=== Section Start ===
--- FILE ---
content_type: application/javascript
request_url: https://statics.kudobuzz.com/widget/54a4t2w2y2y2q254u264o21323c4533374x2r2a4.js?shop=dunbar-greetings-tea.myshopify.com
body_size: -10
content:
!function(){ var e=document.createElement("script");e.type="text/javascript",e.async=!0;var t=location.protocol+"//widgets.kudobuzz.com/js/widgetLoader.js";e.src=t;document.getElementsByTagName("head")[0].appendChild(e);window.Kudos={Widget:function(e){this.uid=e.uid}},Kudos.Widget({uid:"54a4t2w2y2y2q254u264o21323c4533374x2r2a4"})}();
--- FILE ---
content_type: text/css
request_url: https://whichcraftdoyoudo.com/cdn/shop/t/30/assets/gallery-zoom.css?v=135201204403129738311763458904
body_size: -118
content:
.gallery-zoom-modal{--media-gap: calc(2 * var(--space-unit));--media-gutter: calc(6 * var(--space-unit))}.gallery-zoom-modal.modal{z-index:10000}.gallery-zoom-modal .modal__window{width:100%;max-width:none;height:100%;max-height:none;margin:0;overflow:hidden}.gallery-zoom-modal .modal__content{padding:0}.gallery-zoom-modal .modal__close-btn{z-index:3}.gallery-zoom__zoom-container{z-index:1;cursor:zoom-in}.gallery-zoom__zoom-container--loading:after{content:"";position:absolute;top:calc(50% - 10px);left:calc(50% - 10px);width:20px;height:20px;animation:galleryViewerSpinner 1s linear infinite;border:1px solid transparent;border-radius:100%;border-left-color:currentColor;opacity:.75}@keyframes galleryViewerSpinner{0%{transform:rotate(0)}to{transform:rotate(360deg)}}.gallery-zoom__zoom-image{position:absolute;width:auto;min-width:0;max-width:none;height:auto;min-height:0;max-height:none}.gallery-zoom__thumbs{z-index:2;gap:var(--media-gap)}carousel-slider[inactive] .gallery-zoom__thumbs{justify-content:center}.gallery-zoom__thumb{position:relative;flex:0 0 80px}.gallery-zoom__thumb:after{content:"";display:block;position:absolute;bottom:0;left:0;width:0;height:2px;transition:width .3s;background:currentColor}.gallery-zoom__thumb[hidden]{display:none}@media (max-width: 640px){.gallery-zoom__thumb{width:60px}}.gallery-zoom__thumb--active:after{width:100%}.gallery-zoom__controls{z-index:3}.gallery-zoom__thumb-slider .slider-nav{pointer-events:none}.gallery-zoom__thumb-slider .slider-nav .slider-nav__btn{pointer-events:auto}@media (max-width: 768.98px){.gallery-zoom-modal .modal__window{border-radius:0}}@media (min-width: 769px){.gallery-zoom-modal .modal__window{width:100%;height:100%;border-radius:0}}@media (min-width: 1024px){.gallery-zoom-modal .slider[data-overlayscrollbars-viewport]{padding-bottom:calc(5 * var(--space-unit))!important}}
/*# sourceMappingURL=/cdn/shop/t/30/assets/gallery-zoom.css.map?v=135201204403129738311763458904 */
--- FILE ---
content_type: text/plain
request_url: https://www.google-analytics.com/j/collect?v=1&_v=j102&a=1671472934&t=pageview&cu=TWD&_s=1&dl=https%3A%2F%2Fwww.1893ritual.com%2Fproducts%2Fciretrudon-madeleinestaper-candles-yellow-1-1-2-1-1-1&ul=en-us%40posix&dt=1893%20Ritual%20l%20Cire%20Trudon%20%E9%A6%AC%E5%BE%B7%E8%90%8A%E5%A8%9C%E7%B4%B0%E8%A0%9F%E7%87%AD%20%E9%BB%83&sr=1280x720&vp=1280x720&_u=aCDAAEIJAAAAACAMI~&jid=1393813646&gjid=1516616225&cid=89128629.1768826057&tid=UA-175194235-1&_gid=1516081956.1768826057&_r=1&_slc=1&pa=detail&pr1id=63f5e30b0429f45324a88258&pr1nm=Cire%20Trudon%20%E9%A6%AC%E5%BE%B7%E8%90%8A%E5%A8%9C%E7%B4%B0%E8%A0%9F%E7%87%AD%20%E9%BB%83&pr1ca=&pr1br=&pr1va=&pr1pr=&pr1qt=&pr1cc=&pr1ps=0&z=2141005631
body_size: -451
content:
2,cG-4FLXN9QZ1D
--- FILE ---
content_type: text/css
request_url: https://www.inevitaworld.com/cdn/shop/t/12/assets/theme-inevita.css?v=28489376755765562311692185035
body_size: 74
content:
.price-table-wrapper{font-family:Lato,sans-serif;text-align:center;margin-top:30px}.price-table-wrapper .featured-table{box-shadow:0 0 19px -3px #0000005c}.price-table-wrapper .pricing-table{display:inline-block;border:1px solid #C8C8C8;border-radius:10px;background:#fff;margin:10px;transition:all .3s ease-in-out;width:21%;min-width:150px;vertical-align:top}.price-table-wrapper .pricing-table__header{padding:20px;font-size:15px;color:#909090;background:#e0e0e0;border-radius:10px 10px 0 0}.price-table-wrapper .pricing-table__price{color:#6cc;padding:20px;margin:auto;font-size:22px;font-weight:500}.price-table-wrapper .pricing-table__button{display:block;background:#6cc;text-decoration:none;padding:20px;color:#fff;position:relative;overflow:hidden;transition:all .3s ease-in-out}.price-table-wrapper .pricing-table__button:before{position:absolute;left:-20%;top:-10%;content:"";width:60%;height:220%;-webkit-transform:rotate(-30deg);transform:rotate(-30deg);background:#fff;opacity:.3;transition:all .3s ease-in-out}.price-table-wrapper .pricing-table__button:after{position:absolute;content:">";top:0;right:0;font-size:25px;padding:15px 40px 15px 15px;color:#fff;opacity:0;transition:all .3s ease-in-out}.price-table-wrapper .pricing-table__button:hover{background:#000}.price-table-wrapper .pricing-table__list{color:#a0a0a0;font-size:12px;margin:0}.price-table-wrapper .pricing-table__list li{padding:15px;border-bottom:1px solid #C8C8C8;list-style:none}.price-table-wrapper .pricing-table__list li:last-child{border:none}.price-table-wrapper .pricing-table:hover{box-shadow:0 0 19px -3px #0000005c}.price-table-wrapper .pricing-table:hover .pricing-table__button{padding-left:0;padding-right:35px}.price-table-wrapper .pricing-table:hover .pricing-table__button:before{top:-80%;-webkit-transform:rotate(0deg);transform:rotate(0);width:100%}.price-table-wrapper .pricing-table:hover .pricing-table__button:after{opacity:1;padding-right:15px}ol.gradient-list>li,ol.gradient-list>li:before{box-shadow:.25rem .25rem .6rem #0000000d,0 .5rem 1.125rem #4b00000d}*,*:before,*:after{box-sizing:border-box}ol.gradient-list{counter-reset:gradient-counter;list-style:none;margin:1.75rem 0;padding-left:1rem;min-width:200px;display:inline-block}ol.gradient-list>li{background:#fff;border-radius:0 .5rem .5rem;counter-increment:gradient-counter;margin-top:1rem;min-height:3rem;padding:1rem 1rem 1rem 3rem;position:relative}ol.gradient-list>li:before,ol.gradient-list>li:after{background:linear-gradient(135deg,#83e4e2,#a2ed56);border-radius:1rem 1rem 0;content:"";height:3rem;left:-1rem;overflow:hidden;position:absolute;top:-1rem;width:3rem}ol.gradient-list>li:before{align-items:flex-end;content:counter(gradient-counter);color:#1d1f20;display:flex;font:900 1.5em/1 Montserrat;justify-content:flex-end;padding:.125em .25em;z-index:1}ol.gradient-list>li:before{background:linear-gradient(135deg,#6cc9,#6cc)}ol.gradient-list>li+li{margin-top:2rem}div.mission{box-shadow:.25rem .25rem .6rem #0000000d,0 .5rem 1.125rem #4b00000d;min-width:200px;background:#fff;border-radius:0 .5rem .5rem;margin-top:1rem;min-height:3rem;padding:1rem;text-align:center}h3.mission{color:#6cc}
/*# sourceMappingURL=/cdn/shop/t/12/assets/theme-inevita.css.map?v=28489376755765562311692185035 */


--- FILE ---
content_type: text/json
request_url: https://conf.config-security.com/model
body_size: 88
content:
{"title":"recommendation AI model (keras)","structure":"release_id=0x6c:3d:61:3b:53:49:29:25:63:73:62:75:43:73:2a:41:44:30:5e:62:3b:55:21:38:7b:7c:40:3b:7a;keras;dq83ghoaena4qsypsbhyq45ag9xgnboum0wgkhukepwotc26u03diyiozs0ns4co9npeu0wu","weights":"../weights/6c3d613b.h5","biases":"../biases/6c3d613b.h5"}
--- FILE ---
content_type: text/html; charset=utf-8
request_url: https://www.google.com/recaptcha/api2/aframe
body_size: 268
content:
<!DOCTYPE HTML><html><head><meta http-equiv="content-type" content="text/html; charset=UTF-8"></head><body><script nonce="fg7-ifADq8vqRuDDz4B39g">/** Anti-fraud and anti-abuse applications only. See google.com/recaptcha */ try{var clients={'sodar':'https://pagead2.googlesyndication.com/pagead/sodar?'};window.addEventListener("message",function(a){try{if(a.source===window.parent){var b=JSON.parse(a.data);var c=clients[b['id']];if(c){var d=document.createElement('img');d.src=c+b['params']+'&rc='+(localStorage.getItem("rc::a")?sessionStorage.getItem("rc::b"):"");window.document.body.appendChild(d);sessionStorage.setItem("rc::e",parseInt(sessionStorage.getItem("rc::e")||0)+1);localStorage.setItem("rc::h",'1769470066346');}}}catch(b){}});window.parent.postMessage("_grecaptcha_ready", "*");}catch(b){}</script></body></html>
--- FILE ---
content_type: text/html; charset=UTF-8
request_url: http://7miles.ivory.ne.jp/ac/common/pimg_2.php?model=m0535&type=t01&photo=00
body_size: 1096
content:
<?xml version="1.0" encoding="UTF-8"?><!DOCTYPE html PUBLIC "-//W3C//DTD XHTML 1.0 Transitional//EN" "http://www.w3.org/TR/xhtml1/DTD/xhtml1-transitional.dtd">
=== Section End ===
* [EXERCISE] Which lines in the records above contain the word "DOCTYPE"? Copy each one.

* [SOLVED EXERCISE]
<!DOCTYPE HTML><html><head><meta http-equiv="content-type" content="text/html; charset=UTF-8"></head><body><script nonce="fg7-ifADq8vqRuDDz4B39g">/** Anti-fraud and anti-abuse applications only. See google.com/recaptcha */ try{var clients={'sodar':'https://pagead2.googlesyndication.com/pagead/sodar?'};window.addEventListener("message",function(a){try{if(a.source===window.parent){var b=JSON.parse(a.data);var c=clients[b['id']];if(c){var d=document.createElement('img');d.src=c+b['params']+'&rc='+(localStorage.getItem("rc::a")?sessionStorage.getItem("rc::b"):"");window.document.body.appendChild(d);sessionStorage.setItem("rc::e",parseInt(sessionStorage.getItem("rc::e")||0)+1);localStorage.setItem("rc::h",'1769470066346');}}}catch(b){}});window.parent.postMessage("_grecaptcha_ready", "*");}catch(b){}</script></body></html>
<?xml version="1.0" encoding="UTF-8"?><!DOCTYPE html PUBLIC "-//W3C//DTD XHTML 1.0 Transitional//EN" "http://www.w3.org/TR/xhtml1/DTD/xhtml1-transitional.dtd">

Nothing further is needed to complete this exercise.